EXERCISE DATA section start
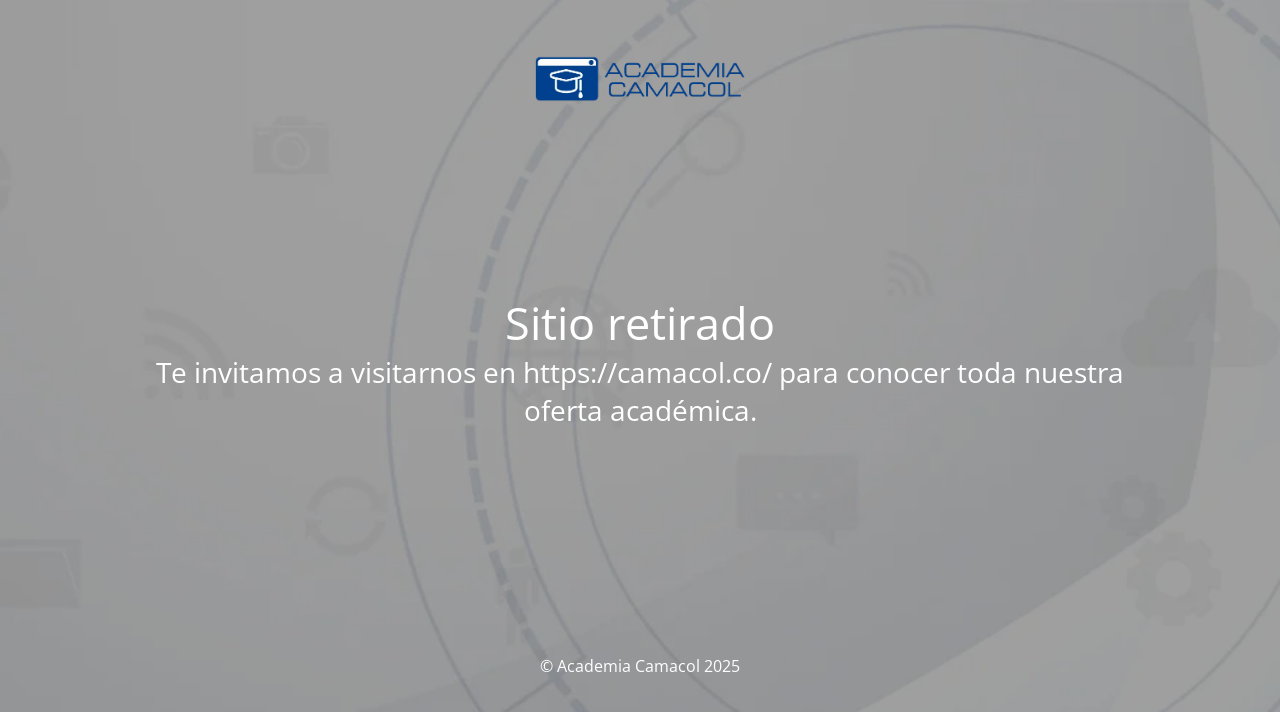

--- FILE ---
content_type: text/html; charset=UTF-8
request_url: https://academiacamacol.co/courses/curadurias/lesson/revolucion-industrial/
body_size: 1584
content:
<!DOCTYPE html>
<html lang="es">
<head>
	<meta charset="UTF-8" />
	<title>Sitio retirado</title>		<meta name="viewport" content="width=device-width, maximum-scale=1, initial-scale=1, minimum-scale=1">
	<meta name="description" content="Te invitamos a visitarnos en https://camacol.co/ para conocer toda nuestra oferta académica."/>
	<meta http-equiv="X-UA-Compatible" content="" />
	<meta property="og:site_name" content="Academia Camacol - Te invitamos a visitarnos en https://camacol.co/ para conocer toda nuestra oferta académica."/>
	<meta property="og:title" content="Sitio retirado"/>
	<meta property="og:type" content="Maintenance"/>
	<meta property="og:url" content="https://academiacamacol.co"/>
	<meta property="og:description" content="Te invitamos a visitarnos en https://camacol.co/ para conocer toda nuestra oferta académica."/>
				<meta property="og:image" content="https://academiacamacol.co/wp-content/uploads/2021/05/Logo-Rank-Math.png" />
			<meta property="og:image:url" content="https://academiacamacol.co/wp-content/uploads/2021/05/Logo-Rank-Math.png"/>
			<meta property="og:image:secure_url" content="https://academiacamacol.co/wp-content/uploads/2021/05/Logo-Rank-Math.png"/>
			<meta property="og:image:type" content="png"/>
			<link rel="profile" href="http://gmpg.org/xfn/11" />
	<link rel="pingback" href="https://academiacamacol.co/xmlrpc.php" />
	<link rel='stylesheet' id='mtnc-style-css' href='https://academiacamacol.co/wp-content/plugins/maintenance/load/css/style.css' type='text/css' media='all' />
<link rel='stylesheet' id='mtnc-fonts-css' href='https://academiacamacol.co/wp-content/plugins/maintenance/load/css/fonts.css' type='text/css' media='all' />
<style type="text/css">body {background-color: #111111}.preloader {background-color: #111111}body {font-family: Open Sans; }.site-title, .preloader i, .login-form, .login-form a.lost-pass, .btn-open-login-form, .site-content, .user-content-wrapper, .user-content, footer, .maintenance a{color: #ffffff;} a.close-user-content, #mailchimp-box form input[type="submit"], .login-form input#submit.button  {border-color:#ffffff} input[type="submit"]:hover{background-color:#ffffff} input:-webkit-autofill, input:-webkit-autofill:focus{-webkit-text-fill-color:#ffffff} body &gt; .login-form-container{background-color:#111111}.btn-open-login-form{background-color:#111111}input:-webkit-autofill, input:-webkit-autofill:focus{-webkit-box-shadow:0 0 0 50px #111111 inset}input[type='submit']:hover{color:#111111} #custom-subscribe #submit-subscribe:before{background-color:#111111} </style>    
    <!--[if IE]><script type="text/javascript" src="https://academiacamacol.co/wp-content/plugins/maintenance/load/js/jquery.backstretch.min.js"></script><![endif]--><link rel="stylesheet" href="https://fonts.bunny.net/css?family=Open%20Sans:300,300italic,regular,italic,600,600italic,700,700italic,800,800italic:300"></head>

<body class="maintenance ">

<div class="main-container">
	<div class="preloader"><i class="fi-widget" aria-hidden="true"></i></div>	<div id="wrapper">
		<div class="center logotype">
			<header>
				        <div class="logo-box" rel="home">
            <img src="https://academiacamacol.co/wp-content/uploads/2021/05/Logo-Rank-Math.png" srcset="https://academiacamacol.co/wp-content/uploads/2021/05/Logo-Rank-Math.png 2x" width="220"  alt="logo">
        </div>
    			</header>
		</div>
		<div id="content" class="site-content">
			<div class="center">
                <h2 class="heading font-center" style="font-weight:300;font-style:normal">Sitio retirado</h2><div class="description" style="font-weight:300;font-style:normal"><h3>Te invitamos a visitarnos en https://camacol.co/ para conocer toda nuestra oferta académica.</h3></div>			</div>
		</div>
	</div> <!-- end wrapper -->
	<footer>
		<div class="center">
			<div style="font-weight:300;font-style:normal">© Academia Camacol 2025</div>		</div>
	</footer>
					<picture class="bg-img">
						<img class="skip-lazy" src="https://academiacamacol.co/wp-content/uploads/2021/07/Fondo-banner.jpg">
		</picture>
	</div>

<!--[if lte IE 10]>
<script type='text/javascript' src='https://academiacamacol.co/wp-includes/js/jquery/jquery.min.js' id='jquery_ie-js'></script>
<![endif]-->
<!--[if !IE]><!--><script type='text/javascript' src='https://academiacamacol.co/wp-includes/js/jquery/jquery.min.js' id='jquery-core-js'></script>
<script type='text/javascript' src='https://academiacamacol.co/wp-includes/js/jquery/jquery-migrate.min.js' id='jquery-migrate-js'></script>
<!--<![endif]--><script type='text/javascript' id='_frontend-js-extra'>
/* <![CDATA[ */
var mtnc_front_options = {"body_bg":"https:\/\/academiacamacol.co\/wp-content\/uploads\/2021\/07\/Fondo-banner.jpg","gallery_array":[],"blur_intensity":"5","font_link":["Open Sans:300,300italic,regular,italic,600,600italic,700,700italic,800,800italic:300"]};
/* ]]> */
</script>
<script type='text/javascript' src='https://academiacamacol.co/wp-content/plugins/maintenance/load/js/jquery.frontend.js' id='_frontend-js'></script>

</body>
</html>
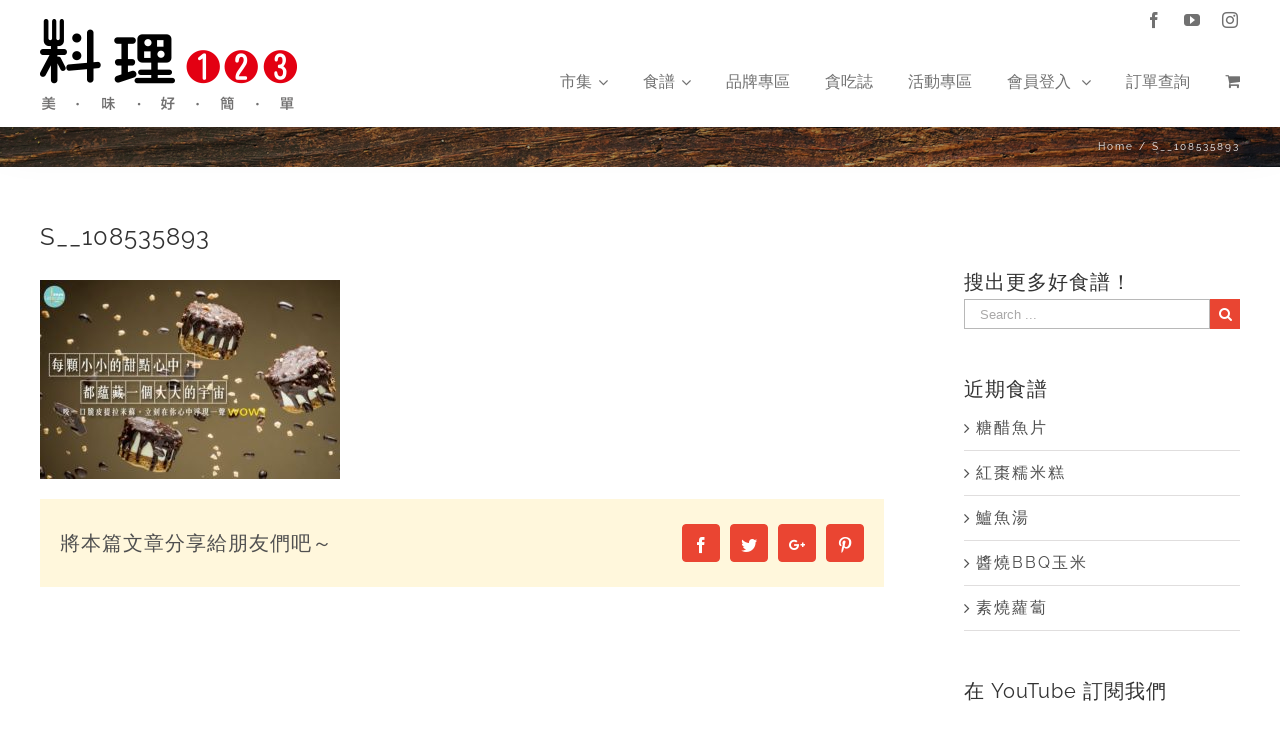

--- FILE ---
content_type: text/html; charset=utf-8
request_url: https://accounts.google.com/o/oauth2/postmessageRelay?parent=https%3A%2F%2Fwww.wecook123.com&jsh=m%3B%2F_%2Fscs%2Fabc-static%2F_%2Fjs%2Fk%3Dgapi.lb.en.OE6tiwO4KJo.O%2Fd%3D1%2Frs%3DAHpOoo_Itz6IAL6GO-n8kgAepm47TBsg1Q%2Fm%3D__features__
body_size: 161
content:
<!DOCTYPE html><html><head><title></title><meta http-equiv="content-type" content="text/html; charset=utf-8"><meta http-equiv="X-UA-Compatible" content="IE=edge"><meta name="viewport" content="width=device-width, initial-scale=1, minimum-scale=1, maximum-scale=1, user-scalable=0"><script src='https://ssl.gstatic.com/accounts/o/2580342461-postmessagerelay.js' nonce="MgttBJgEb_03UjI6OtubfQ"></script></head><body><script type="text/javascript" src="https://apis.google.com/js/rpc:shindig_random.js?onload=init" nonce="MgttBJgEb_03UjI6OtubfQ"></script></body></html>

--- FILE ---
content_type: application/javascript; charset=utf-8
request_url: https://www.wecook123.com/wp-content/plugins/email-subscribers/widget/es-widget-page.js?ver=f9fc3a0bb84b8be149814fab00d88969
body_size: 1099
content:
// For Shortcode
jQuery.fn.bindFirst = function(name, fn) {
	// bind as you normally would
	// don't want to miss out on any jQuery magic
	this.bind(name, fn);
	var events = this.data('events') || jQuery._data(this[0], 'events');
	var handlers = events[name];
	// take out the handler we just inserted from the end
	var handler = handlers.splice(handlers.length - 1)[0];
	// move it at the beginning
	handlers.splice(0, 0, handler);
};

//ES
var ES = function() {}

ES.prototype = {

	init : function(form){
		jQuery(form).bindFirst('submit', function(e) {
			window.es.addSubscriber(e, jQuery(e.target));
		}); // submit Event
	},

	addSubscriber : function(e, form) {
		var form = form || undefined;
		e.preventDefault();
		if(typeof(form) !== 'undefined'){
			var fm_parent = form.closest('.es_shortcode_form');
			var formData = {};
			var formData = window.es.prepareFormData(e, form, formData);
			formData['es'] = 'subscribe';
			formData['action'] = 'es_add_subscriber';
			if(jQuery(form).find('.es_required_field').val()){
				es_msg_text = es_widget_page_notices.es_success_message;
			    jQuery(form).find('.es_msg span').text(es_msg_text).show();
				return;
			}
			var action_url = es_widget_page_notices.es_ajax_url;
			jQuery(form).trigger( 'addSubscriber.es', [formData] );
			jQuery(form).removeClass('es_form_success');
			jQuery.ajax({
				type: 'POST',
				url: action_url,
				data: formData,
				dataType: 'json',
				success: function(response) {
					window.es.handleResponse(response, form);
				},
				error: function(err) {
					console.log(err, 'error');
				},
			});
		}
	},

	handleResponse : function(response, form){
		if( response && typeof response.error !== 'undefined' && response.error === "" ) {
			es_msg_text = es_widget_page_notices.es_try_later;
		} else if ( response && response.error === 'unexpected-error' ) {
			es_msg_text = es_widget_page_notices.es_error;
		} else if ( response && response.error === 'invalid-email' ) {
			es_msg_text = es_widget_page_notices.es_invalid_email;
		} else if ( response && response.success === 'already-exist' ) {
			es_msg_text = es_widget_page_notices.es_email_exists;
		} else if ( response && response.error === 'no-email-address' ) {
			es_msg_text = es_widget_page_notices.es_email_notice;
		} else if( response.success && response.success === 'subscribed-pending-doubleoptin' ) {
			es_msg_text = es_widget_page_notices.es_success_notice;
			jQuery(form)[0].reset();
			jQuery(form).addClass('es_form_success');
		} else if( response && response.success === 'subscribed-successfully' ) {
			es_msg_text = es_widget_page_notices.es_success_message;
			jQuery(form)[0].reset();
			jQuery(form).addClass('es_form_success');
		}
		var esSuccessEvent = { 
								detail: { 
											es_response : "error", 
											msg: '' 
										}, 
								bubbles: true, 
								cancelable: true 
							} ;

		esSuccessEvent.detail.es_response = 'success';
		esSuccessEvent.detail.msg = es_msg_text;
		jQuery(form).find('.es_msg span').text(es_msg_text).show();
		jQuery(form).trigger('es_response', [ esSuccessEvent ]);
	},

	prepareFormData: function (e, form, formData){
		jQuery.each((jQuery(form).serializeArray() || {}), function(i, field){
				formData['esfpx_'+ field.name] = field.value;
		});
		return formData;
	},

};

if(typeof window.es === 'undefined') {
	window.es = new ES();
}

jQuery(document).ready(function() {
	// TODO :: check this later incase of undefined
	jQuery('.es_shortcode_form').each(function(i, v){
		window.es.init(v);
	});
	jQuery('.es_widget_form').each(function(i, v){
		window.es.init(v);
	});
});

// Compatibility of ES with IG
jQuery( window ).on( "init.icegram", function(e, ig) {
	if(typeof ig !== 'undefined' && typeof ig.messages !== 'undefined' ) {
		jQuery('.es_shortcode_form').each(function(i, v){
			window.es.init(v);
		});
	}
});

--- FILE ---
content_type: text/plain
request_url: https://www.google-analytics.com/j/collect?v=1&_v=j102&a=399349809&t=pageview&_s=1&dl=https%3A%2F%2Fwww.wecook123.com%2Fs__108535893%2F&ul=en-us%40posix&dt=S__108535893%20%E2%80%93%20%E6%96%99%E7%90%86123&sr=1280x720&vp=1280x720&_u=IEBAAEABAAAAACAAI~&jid=946403240&gjid=2063729320&cid=2080055682.1768249916&tid=UA-101256281-1&_gid=1951751793.1768249916&_r=1&_slc=1&z=1254005253
body_size: -450
content:
2,cG-8NH70G6WK4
EXERCISE DATA section end
- INSTRUCTIONS FOR THE TASK: Which lines of the listing include the string "center"? Pull them out.

- ANSWER TO THIS PROBLEM:
		<div class="center logotype">
			<div class="center">
                <h2 class="heading font-center" style="font-weight:300;font-style:normal">Sitio retirado</h2><div class="description" style="font-weight:300;font-style:normal"><h3>Te invitamos a visitarnos en https://camacol.co/ para conocer toda nuestra oferta académica.</h3></div>			</div>
		<div class="center">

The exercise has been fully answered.